The mobile screening clinic has an X-ray machine that uses special imaging plates and software to produce high-quality images for a fraction of the cost of CT scans.
It was developed by KA Imaging Incorporated, a medical technology startup co-founded in 2015 by Karim Karim, associate vice president for commercialization and entrepreneurship at the University of Waterloo.
He also teaches electrical and computer engineering, and in 2011 Karim’s lab began working on cheaper alternatives to CT scans. When traditional X-rays detect something suspicious, patients are almost always sent for a CT scan, which produces much better images.
But in rural and remote areas, the wait can last several months and the costs are very high. Many underserved communities do not have access to CT scans and patients may have to travel long distances.
“Imagine the access you could now provide to testing for a variety of people from rural and disadvantaged backgrounds,” Karim said.
“This kind of technology could be a very good screening tool for TB (tuberculosis) as well as in indigenous communities where TB is a major problem,” Karim said.
In fact, in 2011, that’s what he was originally working on — better imaging technology for early detection of TB. Government agencies invested around $5 million in his research which turned out to have several other applications.
A combination of hardware and software innovations developed by KA Imaging produce images nearly as good as CT scans, but cost 20 times less, Karim said.
“It’s a combination of better imaging information and affordability. That’s what drives him,” said Karim, whose startup is located on Parkside Drive in Waterloo.
The technology is called dual spectral energy X-rays, and it is used to detect lung cancer, tuberculosis, ruptures that cause the lungs to collapse, and coronary heart disease. It is also very useful for finding surgical instruments left inside patients after an operation.
“If you use this device as a screening tool, you’ll get information about lung cancer, heart disease, and tuberculosis — all in one go,” Karim said.
In 2017, Grand River Hospital piloted the technology for the first clinical trial, said Carla Girolametto, director of innovation and research at the hospital.
Some cancer patients were recruited for the trial. Doctors already knew they had lung cancers, and patients agreed to an additional series of X-rays using KA Imaging technology. Radiologists were impressed when they compared KA images with traditional x-rays.
“The level of quality we found in the footage was really, really amazing,” Girolametto said. “It was a great partnership.”
The partnership will be expanded and focus on refining the images produced on the portable x-ray units that are transported to patient beds, she said.
“It’s mainly used for patients who can’t be easily transferred to the medical imaging department,” Girolametto said.
When high quality images can be produced using KA technology, patients do not need a scanner. It saves money and frees up time on CT scanners for other patients, she said.
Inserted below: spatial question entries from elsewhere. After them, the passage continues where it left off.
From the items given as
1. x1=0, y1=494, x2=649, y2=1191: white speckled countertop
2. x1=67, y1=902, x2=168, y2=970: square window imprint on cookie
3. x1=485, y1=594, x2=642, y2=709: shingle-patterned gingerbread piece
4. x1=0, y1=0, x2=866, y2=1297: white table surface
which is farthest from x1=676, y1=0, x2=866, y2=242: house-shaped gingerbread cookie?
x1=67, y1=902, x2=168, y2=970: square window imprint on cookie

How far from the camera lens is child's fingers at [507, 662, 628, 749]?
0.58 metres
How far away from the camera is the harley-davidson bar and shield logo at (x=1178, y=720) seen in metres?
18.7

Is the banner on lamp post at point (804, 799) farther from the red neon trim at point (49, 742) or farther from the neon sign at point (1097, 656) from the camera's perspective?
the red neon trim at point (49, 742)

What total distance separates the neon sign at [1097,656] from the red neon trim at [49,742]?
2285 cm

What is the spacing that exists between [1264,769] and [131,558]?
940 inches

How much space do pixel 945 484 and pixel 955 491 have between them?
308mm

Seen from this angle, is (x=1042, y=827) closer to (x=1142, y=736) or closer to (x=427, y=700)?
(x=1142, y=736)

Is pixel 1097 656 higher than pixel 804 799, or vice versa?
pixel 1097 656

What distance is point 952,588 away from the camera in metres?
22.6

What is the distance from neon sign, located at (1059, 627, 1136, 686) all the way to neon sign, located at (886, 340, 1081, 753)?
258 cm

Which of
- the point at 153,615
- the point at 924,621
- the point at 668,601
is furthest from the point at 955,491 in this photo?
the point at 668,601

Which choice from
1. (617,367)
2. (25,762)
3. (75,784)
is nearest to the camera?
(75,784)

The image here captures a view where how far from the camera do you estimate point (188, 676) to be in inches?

Toronto’s Sunnybrook Health Sciences Center will begin using KA’s technology in the new year.
Raphael Ronan is co-director of INOVAIT, resulting from a federal support program for new technologies in medical imaging. INOVAIT is based in Sunnybrook and is responsible for creating a national image-guided therapy network.
INOVAIT backed KA Imaging because the technology is promising and the startup has a strong team, Ronan said.
“They’re doing a really good job and showing a lot of promise,” Ronan said.
“For me, the value proposition of KA Imaging has always been to provide more information without changing how hospitals and clinicians operate,” Ronan said.